• Task objective: Arrange every line of the material below as a Markdown table with the columns Row and Line, numbering each row and omitting blank lines.
◇ ◇ ◇ ◇
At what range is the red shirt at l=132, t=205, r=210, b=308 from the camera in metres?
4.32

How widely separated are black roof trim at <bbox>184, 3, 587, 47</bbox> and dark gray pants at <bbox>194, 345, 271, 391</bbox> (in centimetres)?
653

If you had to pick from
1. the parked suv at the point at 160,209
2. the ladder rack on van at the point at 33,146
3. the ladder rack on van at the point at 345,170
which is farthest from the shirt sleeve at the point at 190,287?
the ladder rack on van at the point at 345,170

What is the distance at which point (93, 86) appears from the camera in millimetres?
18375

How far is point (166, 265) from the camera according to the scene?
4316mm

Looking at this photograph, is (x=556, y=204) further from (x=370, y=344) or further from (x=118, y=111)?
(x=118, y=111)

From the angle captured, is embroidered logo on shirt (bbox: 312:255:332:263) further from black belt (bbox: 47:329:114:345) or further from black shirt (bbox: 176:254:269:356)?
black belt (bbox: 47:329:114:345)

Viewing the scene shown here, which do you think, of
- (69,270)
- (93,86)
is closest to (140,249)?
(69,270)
◇ ◇ ◇ ◇
• Written response:
| Row | Line |
|---|---|
| 1 | At what range is the red shirt at l=132, t=205, r=210, b=308 from the camera in metres? |
| 2 | 4.32 |
| 3 | How widely separated are black roof trim at <bbox>184, 3, 587, 47</bbox> and dark gray pants at <bbox>194, 345, 271, 391</bbox> (in centimetres)? |
| 4 | 653 |
| 5 | If you had to pick from |
| 6 | 1. the parked suv at the point at 160,209 |
| 7 | 2. the ladder rack on van at the point at 33,146 |
| 8 | 3. the ladder rack on van at the point at 345,170 |
| 9 | which is farthest from the shirt sleeve at the point at 190,287? |
| 10 | the ladder rack on van at the point at 345,170 |
| 11 | What is the distance at which point (93, 86) appears from the camera in millimetres? |
| 12 | 18375 |
| 13 | How far is point (166, 265) from the camera according to the scene? |
| 14 | 4316mm |
| 15 | Looking at this photograph, is (x=556, y=204) further from (x=370, y=344) or further from (x=118, y=111)? |
| 16 | (x=118, y=111) |
| 17 | From the angle captured, is embroidered logo on shirt (bbox: 312:255:332:263) further from black belt (bbox: 47:329:114:345) or further from black shirt (bbox: 176:254:269:356)? |
| 18 | black belt (bbox: 47:329:114:345) |
| 19 | Viewing the scene shown here, which do you think, of |
| 20 | - (69,270) |
| 21 | - (93,86) |
| 22 | is closest to (140,249)? |
| 23 | (69,270) |